Not so long ago WhatsApp, who uses Signal protocol to provide end-to-end encryption of voice and video calls, decided to use the 2 billion user milestone to promote the importance of end-to-end encryption, that often gets questioned by the government.
“For all of human history, people have been able to communicate privately with each other, and we don’t think that should go away in a modern society,” said WhatsApp CEO Will Cathcart.
By playing the popular “privacy” card WhatsApp hopes to replicate what Signal has done - convince the audience they are secure. And at the end of the day, all we can see is two apps desperately trying to be each other.
European Commission Chooses Signal For Encrypted Messaging
While government agencies switch to Signal for safer communication, people continue to yell at WhatsApp for making security snafus.
The latest incident of WhatsApp groups indexing, or the possibility to install spyware by making a video call made the public throw their arms in the air and talk about how awful it is.
And yet when a decorated Google Project Zero researcher Natalie Silvanovich discovered that malicious users could force an answer to their call with no interaction from the recipient in Signal, people didn’t react in the same way.
This bug turned on the microphone of a targeted device, which enabled remote eavesdropping.
"Using a modified client, it is possible to send the ‘connect’ message to a callee device when an incoming call is in progress but has not yet been accepted by the user.” - shares Silvanovich.
The attacker could send the signal quickly, and the phone didn’t have to ring for too long.
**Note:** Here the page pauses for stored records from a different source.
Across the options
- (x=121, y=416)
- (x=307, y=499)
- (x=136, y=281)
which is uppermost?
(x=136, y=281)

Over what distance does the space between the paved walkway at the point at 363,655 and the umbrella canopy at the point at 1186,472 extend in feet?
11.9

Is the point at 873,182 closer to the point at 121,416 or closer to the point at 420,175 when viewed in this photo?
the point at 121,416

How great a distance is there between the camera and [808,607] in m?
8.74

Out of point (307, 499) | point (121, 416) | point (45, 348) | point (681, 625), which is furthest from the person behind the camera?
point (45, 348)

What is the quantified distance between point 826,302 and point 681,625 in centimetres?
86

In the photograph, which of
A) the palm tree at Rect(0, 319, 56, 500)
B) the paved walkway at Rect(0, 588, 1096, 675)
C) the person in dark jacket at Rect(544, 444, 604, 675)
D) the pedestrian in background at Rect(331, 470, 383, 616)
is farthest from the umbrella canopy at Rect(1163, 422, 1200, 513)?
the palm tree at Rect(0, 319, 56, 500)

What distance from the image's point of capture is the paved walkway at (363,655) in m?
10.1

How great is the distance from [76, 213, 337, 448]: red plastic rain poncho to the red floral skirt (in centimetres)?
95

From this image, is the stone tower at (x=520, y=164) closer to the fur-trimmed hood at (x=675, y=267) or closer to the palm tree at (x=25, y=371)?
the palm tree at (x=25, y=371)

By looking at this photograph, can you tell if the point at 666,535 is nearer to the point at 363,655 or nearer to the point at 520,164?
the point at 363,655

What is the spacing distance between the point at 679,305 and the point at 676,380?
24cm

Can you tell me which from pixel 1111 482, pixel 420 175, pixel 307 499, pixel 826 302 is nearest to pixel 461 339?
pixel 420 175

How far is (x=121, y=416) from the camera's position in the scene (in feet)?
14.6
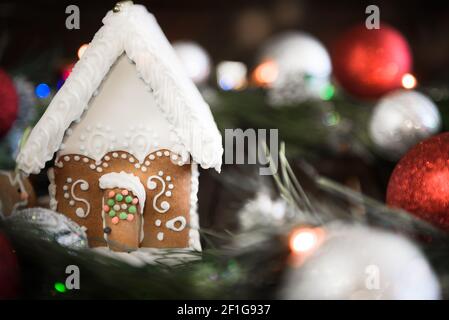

Natalie Silvanovich added that this remote attack surface was possible due to the limitations in WebRTC.
The Signal team urgently patched the vulnerability and released version 4.47.7.
Everybody Has A Weakness, And A Weakness Can Be Leveraged
While Signal’s reputation is good, it's not spotless.
Nobody is immune to vulnerabilities, and I feel like everyone deserves to be blamed equally for mistakes that could violate user privacy, no matter what the name of the company is.
So, to answer the question, can any truly secure messenger ever reach mainstream status in 2020?
The gap is too big, the focus of one of the biggest contenders is wrong, people made WhatsApp popular for other reasons, and even people looking for privacy look to dismiss security incidents if they are made by the messenger they like.
The only thing that could play into Signal’s hands is that ads would actually come to WhatsApp, but now it looks like the #1 messenger decided against it, and realized that bringing ads to the encrypted services comes with challenges.
The biggest threat to WhatsApp’s popularity is not Signal, its greed.